SMT Training Project

The first technology we learned was Microsoft Custom Translator, which we used to train Statistical Machine Translation (SMT) so that it could produce better translation results and save cost and time. So we started our first big project on SMT training.

Microsoft Custom Translator

Original Pilot Proposal

Before we started the project, we wanted to convince our client to adopt SMT. So we drew up a pilot project proposal. The pilot project aimed to estimate the work involved in training an SMT engine. We chose political speech as our
subject field, especially speeches given by President Xi Jinping. Our source content came from the official website of China Academy of Translation which provides the Chinese government’s speeches in both Chinese and English.

In the proposal, we estimate what it will take to meet Post-Edited Machine Translation (PEMT) goals, including efficiency, cost, and quality goals. We lay out the data we’ll use to train the engine, including training data, tuning data, and testing data. We come up with the process we’ll go through to achieve those goals. We set up the timeline with specific dates of each stage. We estimate the time and cost for each task. And we list the deliverables we’ll make at the end of the project.

Updated Proposal

After we went throught the pilot project, we got the actual results from our training, and we needed to update the original proposal.

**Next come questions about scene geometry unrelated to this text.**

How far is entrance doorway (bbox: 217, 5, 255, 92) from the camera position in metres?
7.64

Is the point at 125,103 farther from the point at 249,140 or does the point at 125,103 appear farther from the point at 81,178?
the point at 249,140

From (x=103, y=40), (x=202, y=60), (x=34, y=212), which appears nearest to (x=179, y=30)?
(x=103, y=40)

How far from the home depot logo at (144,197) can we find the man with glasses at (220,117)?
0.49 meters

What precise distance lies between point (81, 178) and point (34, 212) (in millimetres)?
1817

We used a sample from the MT results and compared it with the human translated version we pulled from the website. It turned out that the two were pretty close. There were some cases where the MT didn’t do a good job and they were typically numbers, proper nouns, verb tenses, capitalization, and plurality.

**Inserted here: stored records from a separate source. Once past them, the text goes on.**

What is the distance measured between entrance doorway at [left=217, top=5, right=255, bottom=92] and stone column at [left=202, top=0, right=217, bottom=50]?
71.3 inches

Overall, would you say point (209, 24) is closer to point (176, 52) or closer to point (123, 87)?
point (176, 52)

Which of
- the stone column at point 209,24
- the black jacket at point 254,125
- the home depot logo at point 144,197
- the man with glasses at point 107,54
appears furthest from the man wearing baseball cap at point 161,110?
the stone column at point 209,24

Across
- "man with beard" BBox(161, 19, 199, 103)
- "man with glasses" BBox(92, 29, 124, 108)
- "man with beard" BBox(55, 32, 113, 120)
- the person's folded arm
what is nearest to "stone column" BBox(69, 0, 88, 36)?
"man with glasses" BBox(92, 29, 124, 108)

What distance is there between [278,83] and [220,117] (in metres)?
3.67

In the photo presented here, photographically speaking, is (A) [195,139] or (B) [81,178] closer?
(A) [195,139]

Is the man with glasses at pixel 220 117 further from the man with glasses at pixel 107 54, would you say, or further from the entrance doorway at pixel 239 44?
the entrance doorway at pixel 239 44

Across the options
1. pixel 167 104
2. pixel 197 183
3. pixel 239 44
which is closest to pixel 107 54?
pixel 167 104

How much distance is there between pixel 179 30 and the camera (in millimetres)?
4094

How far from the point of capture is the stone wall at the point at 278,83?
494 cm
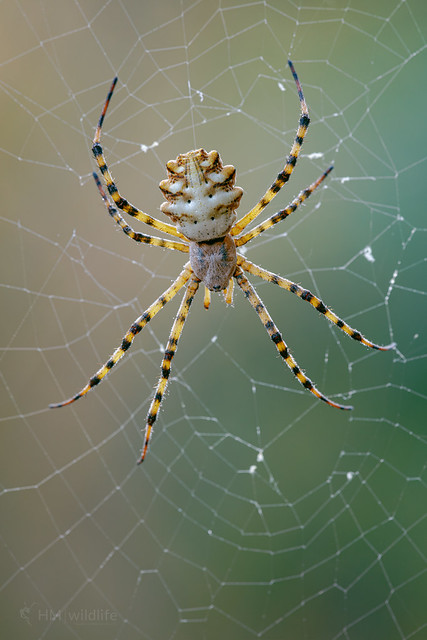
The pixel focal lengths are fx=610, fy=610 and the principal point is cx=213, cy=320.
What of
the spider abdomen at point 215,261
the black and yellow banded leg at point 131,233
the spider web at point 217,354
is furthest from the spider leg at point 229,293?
the spider web at point 217,354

Based on the comparison, we were able to calculate the actual efficiency, cost, and quality results, and compare them to the original goals. We revised the original objective according to the calculation and updated the costs. We also gave our recommendation based on the outcome of the project. At the end of the proposal, we attached the MT sample and the detailed training rounds.

Lessons Learned

After finishing this project, we gave a presentation on what we learned from doing this project. There were some things we did right and also some problems we encountered. All in all, we met our goals and according to the training results, implementing this SMT engine in government documents like political speeches could save a lot of time and cost.

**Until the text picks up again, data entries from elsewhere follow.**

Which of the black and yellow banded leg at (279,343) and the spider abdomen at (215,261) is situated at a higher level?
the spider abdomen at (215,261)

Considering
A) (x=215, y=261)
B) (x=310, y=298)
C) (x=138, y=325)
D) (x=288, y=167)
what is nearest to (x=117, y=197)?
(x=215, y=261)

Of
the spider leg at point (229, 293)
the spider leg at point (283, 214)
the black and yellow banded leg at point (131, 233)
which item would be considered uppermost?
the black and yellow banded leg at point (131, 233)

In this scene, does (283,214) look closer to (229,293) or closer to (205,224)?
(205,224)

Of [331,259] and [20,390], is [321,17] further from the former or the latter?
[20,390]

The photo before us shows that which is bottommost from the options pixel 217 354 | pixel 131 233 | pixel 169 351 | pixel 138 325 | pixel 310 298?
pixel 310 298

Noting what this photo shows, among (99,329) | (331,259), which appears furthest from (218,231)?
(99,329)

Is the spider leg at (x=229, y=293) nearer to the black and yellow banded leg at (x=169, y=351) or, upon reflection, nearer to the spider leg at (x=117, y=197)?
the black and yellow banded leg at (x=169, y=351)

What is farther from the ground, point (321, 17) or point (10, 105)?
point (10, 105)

Based on the training results, we summarized what the SMT engine is good at translating and what it’s not. And finally, we made our recommendation.

Regular Expression

Later this semester, we learned some basic Regex. We used it to impelemt some QA settings in Trados. First, we experimented on how to use it on regex101.com. We learned how to use it to find some simple expressions like date, number, letter, and email address. Then we incorporated what we learned into Trados where we added some rules in the QA checker.

Trados QA Checker

After that, we each came up with some Regex specific to our language pair which we can use to check the quality of translation.

Utility Tools

At the end of this semester, we learned some useful utility tools. We each chose one that we were interested in and made a demo video about it where we talk about how to use it and how it can be useful in localization.